Allergen-specific IgE serology (ASIS)

At least 5 mL of serum sample was collected from each dog by cephalic venipuncture and dogs were returned to the owner after blood collections. All serum samples were submitted to Animal Allergy Lab, Heska’s International Lab Partners in Singapore, for measurement of allergen-specific IgE (Allercept® allergen specific IgE test, Heska Corp., Singapore). The Asian panel was categorized into 7 groups, including indoor and outdoor allergens and fleas (Table 1). The indoor allergens included were house dust mites (Dermatophagoides farinae and Blomia tropicalis), storage mites (Tyrophagus putrescentiae), and flour mites (Acarus siro). The outdoor allergens included were Bermuda grass (Cynodon dactylon), Bahia grass (Paspalum notatum), Johnson grass (Sorghum halepense), meadow fescue (Festuca pratensis), Timothy grass (Phleum pratense), red/sheep sorrel (Rumex acetosella), lamb’s quarter (Chenopodium album), Russian thistle (Salsola kali), careless weed (Amaranthus hybridus), cocklebur (Xanthium strumarium), marsh elder (Cyclachaena xanthiifolia), common and giant ragweed (Ambrosia artemisiifolia and A. trifida), English plantain (Plantago lanceolata), mugwort (Artemisia vulgaris), paperbark tree (Maleleuca quinquenervia), white mulberry (Morus alba), queen and oil palms (Arecastrum romanzoffianum and Elaeis guineensis), and white oak (Quercus alba). Yeast (Malassezia pachydermatis) and fleas (flea saliva), commonly related to CAD, were also included in the analysis. For further information regarding the identification of plant materials as well as the acquisition of allergens, please visit the company website (www.heska.com).
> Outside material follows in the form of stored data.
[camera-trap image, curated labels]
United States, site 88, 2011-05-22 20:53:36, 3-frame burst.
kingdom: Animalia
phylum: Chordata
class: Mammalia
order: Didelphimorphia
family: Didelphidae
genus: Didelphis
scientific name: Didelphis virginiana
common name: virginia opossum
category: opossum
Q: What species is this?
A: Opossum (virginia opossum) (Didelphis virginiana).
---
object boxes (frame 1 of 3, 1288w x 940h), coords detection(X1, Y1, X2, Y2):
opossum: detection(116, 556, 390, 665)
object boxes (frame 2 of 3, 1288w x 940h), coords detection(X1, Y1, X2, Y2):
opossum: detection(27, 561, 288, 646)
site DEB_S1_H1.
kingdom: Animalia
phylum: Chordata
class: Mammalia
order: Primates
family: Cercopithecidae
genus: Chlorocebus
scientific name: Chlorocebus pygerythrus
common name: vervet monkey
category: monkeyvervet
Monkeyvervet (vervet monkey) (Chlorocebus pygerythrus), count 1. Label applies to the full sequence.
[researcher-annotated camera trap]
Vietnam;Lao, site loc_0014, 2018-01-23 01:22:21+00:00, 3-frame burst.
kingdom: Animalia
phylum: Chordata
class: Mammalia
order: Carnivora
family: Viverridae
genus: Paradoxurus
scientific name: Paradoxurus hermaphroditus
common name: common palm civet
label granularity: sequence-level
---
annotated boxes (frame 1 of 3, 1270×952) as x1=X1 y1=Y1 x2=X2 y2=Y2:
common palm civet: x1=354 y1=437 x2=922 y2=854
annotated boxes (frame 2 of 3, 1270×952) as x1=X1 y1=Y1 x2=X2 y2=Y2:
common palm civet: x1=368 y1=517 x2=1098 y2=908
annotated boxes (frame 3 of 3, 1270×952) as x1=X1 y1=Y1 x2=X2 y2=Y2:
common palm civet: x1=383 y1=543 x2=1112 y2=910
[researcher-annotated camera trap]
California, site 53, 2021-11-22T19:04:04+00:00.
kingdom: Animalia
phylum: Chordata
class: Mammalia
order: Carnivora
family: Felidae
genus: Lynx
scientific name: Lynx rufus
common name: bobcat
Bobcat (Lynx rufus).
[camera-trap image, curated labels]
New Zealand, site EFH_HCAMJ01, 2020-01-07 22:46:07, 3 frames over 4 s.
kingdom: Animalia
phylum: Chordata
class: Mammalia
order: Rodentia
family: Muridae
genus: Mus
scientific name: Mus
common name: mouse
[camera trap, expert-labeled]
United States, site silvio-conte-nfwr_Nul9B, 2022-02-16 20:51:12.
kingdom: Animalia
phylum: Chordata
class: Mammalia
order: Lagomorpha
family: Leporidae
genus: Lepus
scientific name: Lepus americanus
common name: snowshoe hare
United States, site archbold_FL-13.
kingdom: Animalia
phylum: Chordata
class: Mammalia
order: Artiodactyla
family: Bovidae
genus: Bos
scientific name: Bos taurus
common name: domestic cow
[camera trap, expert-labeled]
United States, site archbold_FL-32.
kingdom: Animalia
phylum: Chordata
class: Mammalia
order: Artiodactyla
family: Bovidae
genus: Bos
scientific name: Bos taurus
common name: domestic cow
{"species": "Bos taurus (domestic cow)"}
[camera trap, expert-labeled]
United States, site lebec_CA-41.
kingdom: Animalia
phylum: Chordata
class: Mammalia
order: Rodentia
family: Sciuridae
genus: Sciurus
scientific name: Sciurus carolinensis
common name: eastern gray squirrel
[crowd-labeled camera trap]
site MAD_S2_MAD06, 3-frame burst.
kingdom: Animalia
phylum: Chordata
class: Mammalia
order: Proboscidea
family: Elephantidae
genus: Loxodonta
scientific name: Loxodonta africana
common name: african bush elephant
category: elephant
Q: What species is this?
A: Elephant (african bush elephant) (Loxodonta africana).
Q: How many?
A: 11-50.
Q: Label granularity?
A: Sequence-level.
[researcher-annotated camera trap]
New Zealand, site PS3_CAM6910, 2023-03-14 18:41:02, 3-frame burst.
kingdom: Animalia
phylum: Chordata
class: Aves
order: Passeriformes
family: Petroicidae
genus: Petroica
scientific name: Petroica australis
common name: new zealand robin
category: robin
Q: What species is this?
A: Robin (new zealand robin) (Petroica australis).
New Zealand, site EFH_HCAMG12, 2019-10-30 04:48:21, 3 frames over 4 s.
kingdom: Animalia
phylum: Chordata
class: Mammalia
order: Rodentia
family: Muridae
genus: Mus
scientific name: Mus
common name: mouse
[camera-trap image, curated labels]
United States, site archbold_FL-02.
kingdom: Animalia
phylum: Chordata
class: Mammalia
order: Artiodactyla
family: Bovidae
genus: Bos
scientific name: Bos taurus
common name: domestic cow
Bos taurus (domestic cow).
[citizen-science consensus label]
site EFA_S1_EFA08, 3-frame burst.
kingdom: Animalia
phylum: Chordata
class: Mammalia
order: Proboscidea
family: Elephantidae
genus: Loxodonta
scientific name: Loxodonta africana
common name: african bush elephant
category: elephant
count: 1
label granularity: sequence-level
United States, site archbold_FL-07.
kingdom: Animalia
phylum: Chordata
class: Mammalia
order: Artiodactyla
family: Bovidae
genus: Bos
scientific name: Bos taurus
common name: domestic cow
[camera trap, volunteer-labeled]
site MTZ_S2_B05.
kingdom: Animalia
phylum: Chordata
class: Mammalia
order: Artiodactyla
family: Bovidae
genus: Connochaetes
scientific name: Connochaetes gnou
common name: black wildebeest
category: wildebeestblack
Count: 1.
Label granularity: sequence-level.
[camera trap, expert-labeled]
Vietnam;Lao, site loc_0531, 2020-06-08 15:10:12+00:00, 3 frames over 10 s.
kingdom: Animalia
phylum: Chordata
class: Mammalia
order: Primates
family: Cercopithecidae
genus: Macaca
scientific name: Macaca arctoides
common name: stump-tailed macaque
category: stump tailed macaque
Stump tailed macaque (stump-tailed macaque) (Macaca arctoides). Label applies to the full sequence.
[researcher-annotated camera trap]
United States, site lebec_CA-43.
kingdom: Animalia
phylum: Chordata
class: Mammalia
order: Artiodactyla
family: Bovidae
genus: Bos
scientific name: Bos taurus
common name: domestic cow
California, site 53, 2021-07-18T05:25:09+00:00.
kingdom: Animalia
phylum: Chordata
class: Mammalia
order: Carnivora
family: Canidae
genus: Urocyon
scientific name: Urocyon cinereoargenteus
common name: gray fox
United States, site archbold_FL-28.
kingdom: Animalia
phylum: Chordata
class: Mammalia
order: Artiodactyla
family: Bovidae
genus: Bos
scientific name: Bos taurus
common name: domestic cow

Based on the concentrations of IgE measured, results were stratified into one of four classes: 0 = no reaction, 1 = a light nonspecific reaction, 2 = a weak positive reaction, 3 = a moderate positive reaction, and 4 = a strong positive reaction. Reactions of greater than or equal to 2 were considered positive ASIS test results.

Statistical analysis

The sample size was calculated using freely downloadable software G*Power3.1 (Faul, Erdfelder, Lang and Buchner, 2007) to detect a difference using an exact test with alpha = 0.05 (two-tailed test), beta = 0.9, and an effect size of 0.25. The data were analyzed using STATA12 (StataCorp, College Station, Texas, USA) and GraphPad Prism Version 6 (GraphPad Software, San Diego, California, USA). The prevalence of ASIS results for different allergens, as well as the prevalence of ASIS results acquired during the rainy season and winter, was compared using Fisher’s exact test. The relationship among ASIS results for different allergens was determined using Pearson’s correlation coefficient (r). A P-value < 0.05 was considered statistically significant.